Episode No.3300(20090325)
架け橋という仕事

文学
自分の内なる世界と
外の世界をつなぐものだとすれば…
いわゆる普通の仕事は、
物と人をつなぐもの。

それから…
人と人をつなぐ仕事というのもある。

或るPR誌で、こんな記事を読んだ。

カリフォルニアにある
インド人が運営するレストランの話。

このレストランのメニューには
値段が出ていない。

食べ終わった後、渡される封筒には…
貴方の食事代は前に来た方がプレゼントしてくれました。
貴方は次の方のために、いくらかプレゼントをしてください。
…というような主旨のカードが入っていて、
支払えるだけの気持ちを封筒に入れて渡す、らしい。

コック以外は全員ボランティア。
中には楽器を持ち込んで
無料で演奏をする人もいるらしい。

* [データ抜粋]:

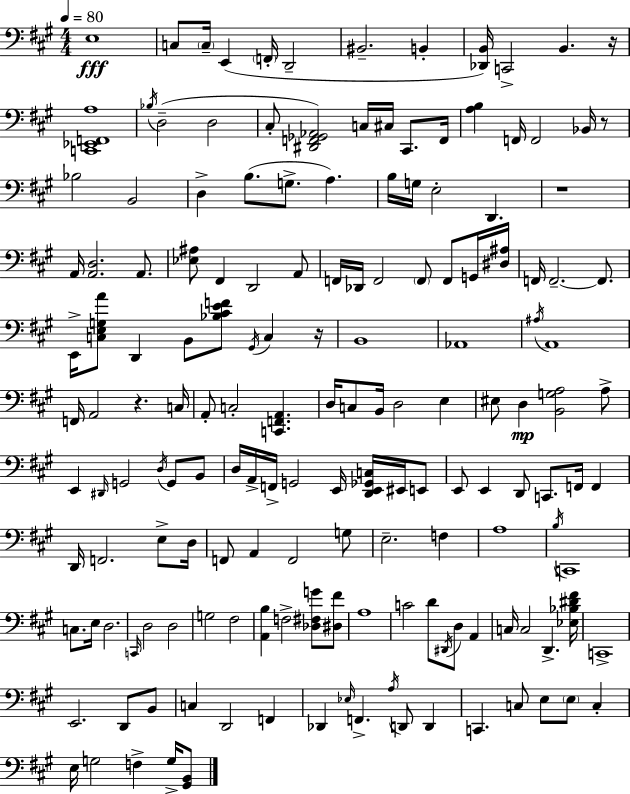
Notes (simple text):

==

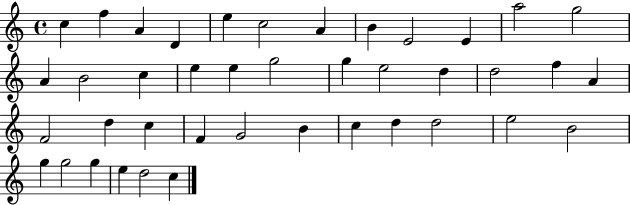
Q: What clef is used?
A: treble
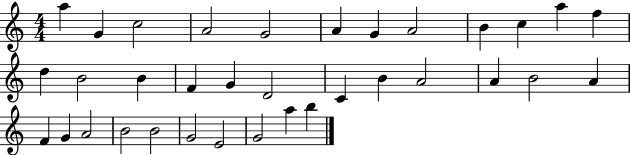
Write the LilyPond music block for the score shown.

* [課題の条件]:
本文について、次の問いに答えよ。
(a) 記事で紹介されたレストランはどこにあるか。
(b) そのレストランのメニューには何が出ていないか。
(c) そのレストランで、コック以外の人はどういう立場で働いているか。

* [本課題の解答]:
(a) カリフォルニア
(b) 値段
(c) 全員ボランティア